I have to avoid your threads.  Only kiddin' ya.  Your dogs are the best dressed here.


----------



## Jayda (Jun 15, 2012)

TLI said:


> Yeah, one of our members sent us the size one in Wooflink some time back. It was too big for my girls.  It fit Chance a little better, though. Only problem is that he didn't like Pink.  :lol: LouisDog has some smaller pieces that fit. Lori sent us the most beautiful all in one hoodie. It has the pants connected. It is SO darling! But their stuff is very pricey. $80 for that outfit. Yikes! I felt like I needed to crawl through my computer to hug Lori's neck! I'll post a pic of it.
> 
> correction: $88 dollars. I wish I had endless funds. Why aren't there really money trees?


I am amazed at how pricey some of the dog clothes are. What really bothers me is that some of the brands charge the same for a huge size as they do for a tiny size. I always wait until a sale comes around. I buy a lot of stuff from Doggie Couture. They recently had a deal where if you bought a "Coupaw" upfront for $50 you got $100 in merchandise. I bought two and that funded the birthday stash that is coming to them. Basically I got $200 worth of stuff for $100....I can swallow that. The new collection had so many tanks amd little dresses that are super light and airy which is perfect for most of the year here in SC.


----------



## TLI (Sep 3, 2008)

Jayda said:


> I am amazed at how pricey some of the dog clothes are. What really bothers me is that some of the brands charge the same for a huge size as they do for a tiny size. I always wait until a sale comes around. I buy a lot of stuff from Doggie Couture. They recently had a deal where if you bought a "Coupaw" upfront for $50 you got $100 in merchandise. I bought two and that funded the birthday stash that is coming to them. Basically I got $200 worth of stuff for $100....I can swallow that. The new collection had so many tanks amd little dresses that are super light and airy which is perfect for most of the year here in SC.


Me too! Lori and another one of the older members had several of the Wooflink pieces. I of course was dying to have some. Even though my pups rarely wear clothes. They are just so darn cute! As cute, or cuter than baby clothes. We tried the 1, but they were just too big. You'd think they'd make one size down. I've contacted a few companies, and they say there isn't a high enough market for the smaller items. People usually wait until full growth before spending that much money. I find things here and there. I do a lot of returns. :lol: 

Yep, it's hard to justify such a small amount of material for those prices. But they are so cute, customers can't resist. :lol:

Are the coupaws still available?

What is Prince's neck measurement?


----------



## rms3402 (Dec 2, 2010)

So CUTE!! Happy birthday, Lady and Prince! I'm also very jealous you have a doggie bakery!!

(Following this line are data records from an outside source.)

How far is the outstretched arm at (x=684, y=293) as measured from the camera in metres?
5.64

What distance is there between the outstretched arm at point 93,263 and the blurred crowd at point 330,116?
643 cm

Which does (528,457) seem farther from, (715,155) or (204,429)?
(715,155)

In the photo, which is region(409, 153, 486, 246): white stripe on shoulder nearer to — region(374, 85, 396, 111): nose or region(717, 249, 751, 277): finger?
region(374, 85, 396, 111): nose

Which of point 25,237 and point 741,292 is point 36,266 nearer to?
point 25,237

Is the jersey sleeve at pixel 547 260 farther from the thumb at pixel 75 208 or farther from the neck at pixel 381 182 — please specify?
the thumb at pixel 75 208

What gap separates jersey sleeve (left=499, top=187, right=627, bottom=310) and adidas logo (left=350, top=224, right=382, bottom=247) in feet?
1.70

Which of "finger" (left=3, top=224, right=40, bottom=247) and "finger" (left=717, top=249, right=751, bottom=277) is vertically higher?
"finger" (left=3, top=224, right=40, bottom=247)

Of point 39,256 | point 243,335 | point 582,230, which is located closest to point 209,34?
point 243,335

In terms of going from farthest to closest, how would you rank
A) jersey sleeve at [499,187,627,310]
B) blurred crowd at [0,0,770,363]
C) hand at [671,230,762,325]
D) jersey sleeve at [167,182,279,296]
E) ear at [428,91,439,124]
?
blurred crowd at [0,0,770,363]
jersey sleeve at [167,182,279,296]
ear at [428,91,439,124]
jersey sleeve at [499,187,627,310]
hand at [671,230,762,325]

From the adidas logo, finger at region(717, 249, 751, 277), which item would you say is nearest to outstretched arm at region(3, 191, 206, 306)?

Sent from Petguide.com Free App


----------



## Jayda (Jun 15, 2012)

TLI said:


> Me too! Lori and another one of the older members had several of the Wooflink pieces. I of course was dying to have some. Even though my pups rarely wear clothes. They are just so darn cute! As cute, or cuter than baby clothes. We tried the 1, but they were just too big. You'd think they'd make one size down. I've contacted a few companies, and they say there isn't a high enough market for the smaller items. People usually wait until full growth before spending that much money. I find things here and there. I do a lot of returns. :lol:
> 
> Yep, it's hard to justify such a small amount of material for those prices. But they are so cute, customers can't resist. :lol:
> 
> ...


Prince's neck is 8-8.5 inches. The Coupaw is no longer available but check out the website. They daily deals for pet stuff. It is like groupon for pets. I have seen Zukes and USA made bulky sticks on there for a good price, for example.


----------



## elaina (Jul 1, 2008)

aww. that is the cutest doggie cake I have ever seen !!! *Happy Belated Birthday to Lady and Prince ccasion7:ccasion2:ccasion2:*


----------



## TLI (Sep 3, 2008)

Jayda said:


> Prince's neck is 8-8.5 inches. The Coupaw is no longer available but check out the website. They daily deals for pet stuff. It is like groupon for pets. I have seen Zukes and USA made bulky sticks on there for a good price, for example.


Okie Dokie. Thank you! I bought a susan lanci collar in a real pretty ocean blue color. Got a good deal on it. It will fit Chance, but he wouldn't get much use out of it. I was going to offer it to you for Prince, but it's a 7/8 inch collar. Tags attached. 

I'll keep a watch on the coupaw. Thanks again! xxx


----------



## Jayda (Jun 15, 2012)

TLI said:


> Okie Dokie. Thank you! I bought a susan lanci collar in a real pretty ocean blue color. Got a good deal on it. It will fit Chance, but he wouldn't get much use out of it. I was going to offer it to you for Prince, but it's a 7/8 inch collar. Tags attached.
> 
> I'll keep a watch on the coupaw. Thanks again! xxx


Awe too bad on the collar, Prince really has only a few collar but he wears clothes almost all the time. A lot of time Lady just wears a pretty collar!


----------



## TLI (Sep 3, 2008)

It was the only size they had. :/ I wish it was the right size. Jade was looking forward to sending Mr. Prince a little love gift. :lol:


----------



## Jayda (Jun 15, 2012)

TLI said:


> It was the only size they had. :/ I wish it was the right size. Jade was looking forward to sending Mr. Prince a little love gift. :lol:


Yes, unfortunately the 7/8 inch width is just to wide for him. Smooches to Jade!


----------



## TLI (Sep 3, 2008)

Jayda said:


> Yes, unfortunately the 7/8 inch width is just to wide for him. Smooches to Jade!


It's 7 to 8 inches in length. 1/2 inch width.  We'll find something for the little stud Muffin. xxx


----------